But even in 2007, SP retained 47 per cent of UP’s Muslim votes. In 2012, when Mayawati lost and Akhilesh Yadav became chief minister, SP’s Muslim vote share fell to 39 per cent. But by then, SP had been able to make inroads into Mayawati’s Dalit base, especially Jatavs. The critics of Mayawati’s experiments said that the social engineering had been a debacle as BSP’s Dalit vote base felt threatened by the inclusion of upper-caste Hindus and Muslims.
In the 2014 General Election, Mayawati had failed to win even a single seat in UP or elsewhere. According to National Election Studies (NES) data, BSP lost 16 per cent of Jatav (her core vote base) and 35 per cent of other Dalit votes in 2014 as compared to 2009. In 2014, many among the Dalit middle class chose to vote for BJP; 18 per cent of Jatavs voted for the party.
After her defeat in 2014, Mayawati appeared more isolated and disconnected from her cadre and voter base. Many senior leaders got frustrated with her and left the party. In 2019, BJP continued to gain Dalit votes across India; it got one-third of Dalit votes as compared to one-fourth in 2014. It also made significant inroads into Other Backward Classes (OBCs).

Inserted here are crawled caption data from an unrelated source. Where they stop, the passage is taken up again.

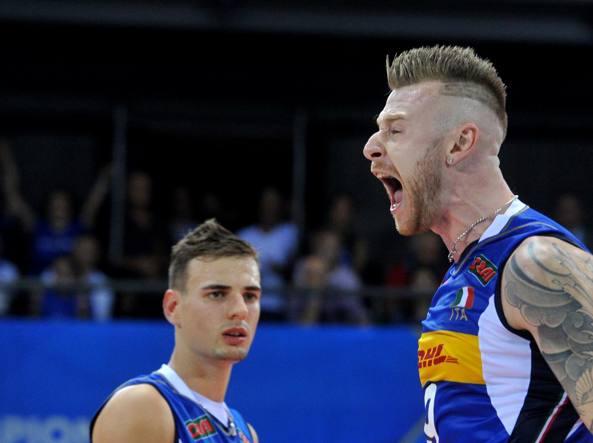 Mondiali Volley: Giannelli guida l'Italia al Foro Italico davanti a Mattarella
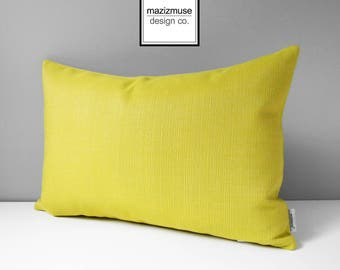 Modern Acid Yellow Outdoor Pillow Cover, Decorative Pillow Cover, Sunbrella Pillow Cover, Solid Yellow, Citron Cushion Cover, Mazizmuse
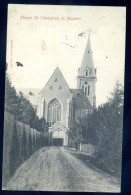 Cpa De Belgique Maredret Abbaye Ste Scholastique   FEV16 12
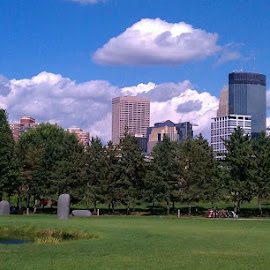 Home by Andrew Galatovic - City,  Street & Park  Skylines ( cherry, sculpture, skyline, minneapolis, summer, sunshine, perfect )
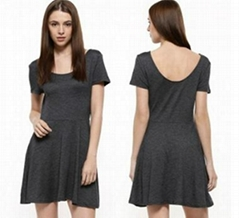 Ladies knit short sleeve party dress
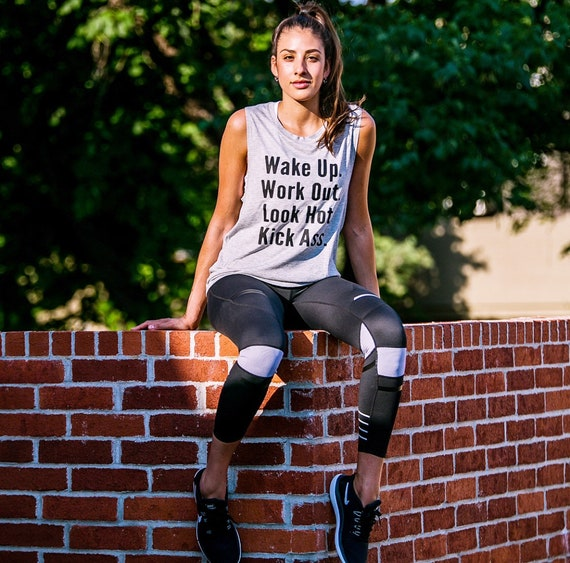 Wake Up Work Out Look Hot Kick Ass / Statement / Graphic / Tshirt / Tee / Tank / Exercise Tank / T shirt / Cross fit / Crossfit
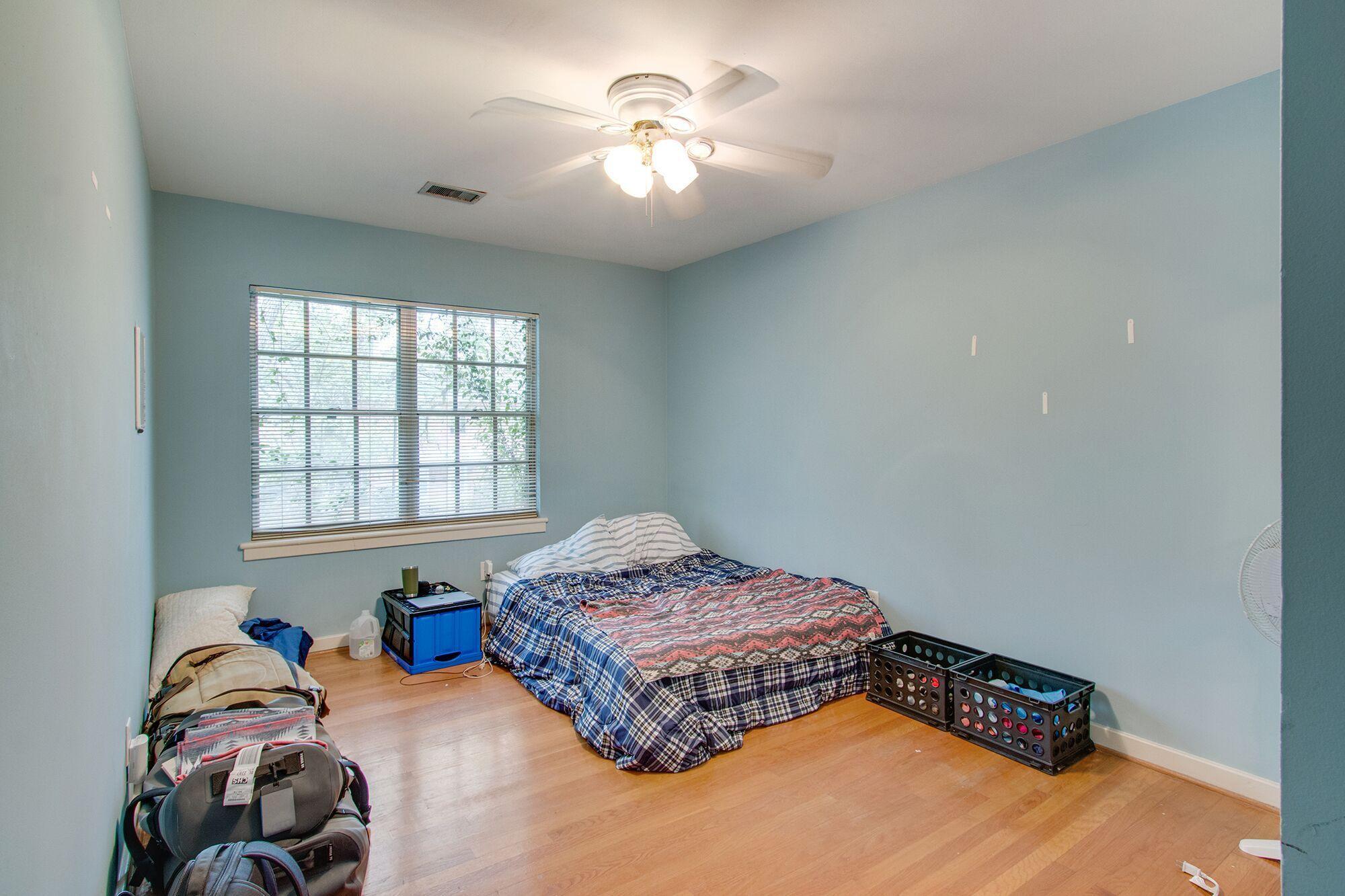 Rutledge Green Condos For Sale - 173 Rutledge, Charleston, SC - 3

One of the leaders in BSP’s old fold happens to be Anant Rao Akela, who lives in Aligarh. Akela heard Kanshi Ram speak for the first time in Bareilly and was so impressed that he joined him immediately. For years, he kept serving the party in various positions, including in charge of Agra and Aligarh blocks in the early 1990s. But in 2014, he became disillusioned with what he terms as BSP’s total fall. “The party won’t be able to win a single seat anywhere in India even this time,” he said.

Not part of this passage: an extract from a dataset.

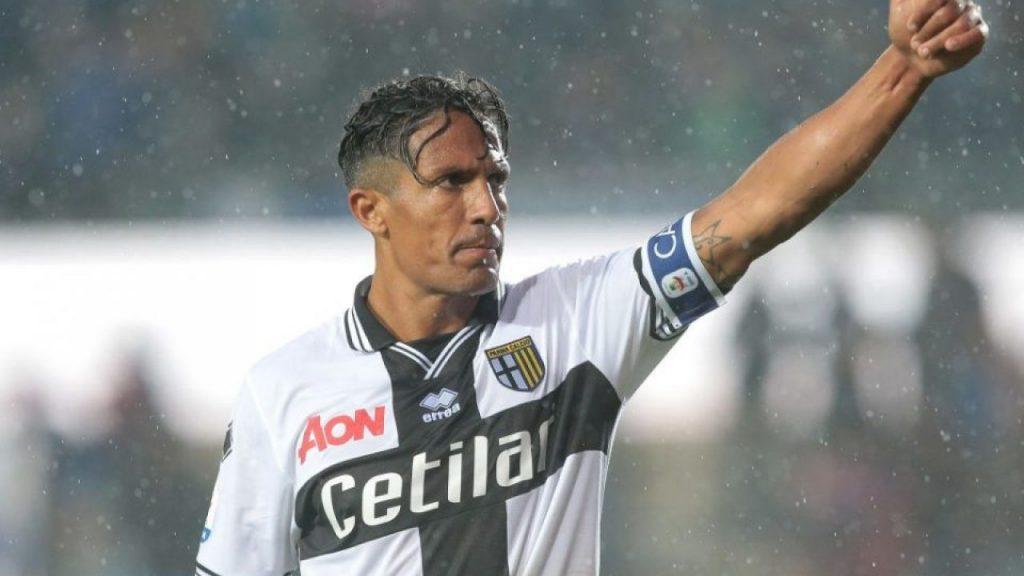 De 11 - Bruno Alves is een spijkerharde verdediger die je graag in het centrum van je verdediging hebt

After putting up a feeble fight in 2019, BSP seemed to have pulled up its socks this time, becoming a little aggressive in its campaign. “The problem was that Mayawati become uncommunicative while her cadre kept waiting for a message,” says Badri Narayan, but for these elections, he points out, Mayawati has addressed the cadres sending a clear message that saving the “elephant” is not an electoral strategy this time but a mission to save BSP from extinction.
A part of this strategy is to critique Modi’s free ration scheme as she did in her rallies in Agra. “On this alone, she has been able to mobilise voters who believe in her,” says Narayan.
But even before Anand was shown the red card, Akela saw no promise of a BSP revival. “Akash agar aakash-pataal bhi ek kar de, tab bhi kuch nahi hoga (Even if Akash moves heaven and earth, nothing is going to happen),” he says.
It is because of the awareness of the existential crisis that Mayawati has decided to maintain equal distance from BJP and the I.N.D.I.A. bloc. This, old BSP watchers say, is something that Kanshi Ram did as well when BSP was in the making. “So, you can say that Mayawati has just repeated that strategy since BSP is once again in the making,” says Narayan. An alliance with, say, SP may have helped in a few seats, but right now, Mayawati’s fight is concentrated more on wajood (existence). There is not much in terms of seats BSP can do in these elections. But she wants to get as many votes as possible so that in future it also translates into votes, and BSP emerges as the third pole.
As of now, the possibility of BSP becoming a party beyond UP is seriously in doubt. And if the past few elections and now Anand’s ouster are an indication, things do not look bright for her in UP either. But would it be correct to write her off? The jury is still out on that.